According to a post at ENV, recent evidence for the consciousness of other animals is bad news for evolution. This seems to be a strange viewpoint, but perhaps it is simply a case of ID proponents managing to see everything as refuting evolution.
I suppose it is possible that David Klinghoffer, the author of that post, really did intend to only criticize Darwinists, and not evolution in general. However, my experience is that ID proponents such as Klinghoffer tend to use the term “Darwinist” to refer to any proponent of evolution, including those who have explicitly said that their view is not Darwinian.
Klinghoffer does acknowledge the strangeness of the view he expresses in that post:
According to this style of anti-Darwinian thinking that I’ve backed away from, which prefers to draw a super-sharp distinction between people and other creatures, more scientific evidence of how much we share with animals should be good news for the Darwin side in the evolution debate, and bad news for us.

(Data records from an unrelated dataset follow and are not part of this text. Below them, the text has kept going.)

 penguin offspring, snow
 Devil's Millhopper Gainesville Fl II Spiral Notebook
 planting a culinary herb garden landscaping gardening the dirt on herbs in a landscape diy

Why did Klinghoffer change his view? He explains that with:
But given the arguments of Thomas Nagel in Mind & Cosmos, such an assignment of the animal-consciousness problem is actually backward.
It seems that Klinghoffer has been persuaded by Nagel. I have read a number of reviews of Nagel’s book. Some of the reviews are harshly critical. But even positive reviews of Nagel quote enough to persuade me that Nagel has badly missed his target. However, I should not criticize Nagel’s book without reading it, so I have now started that reading chore. Perhaps I will have more posts Nagel’s book at a later time.
Back to the animal consciousness issue, the recent evidence comes as no surprise to me. It has long seemed obvious that consciousness is widespread, although I expect that there are varying degrees of consciousness. So to me, animal consciousness is what I would have expected.
Nagel, and now Klinghoffer, seem to believe that consciousness is something that could not have evolved. That seems backward to me. If there were evidence of an evolved population of zombies (in the Chalmers sense of zombie), that operated on the same principles as the robots we build, I would find that a far greater challenge to my understanding of evolution.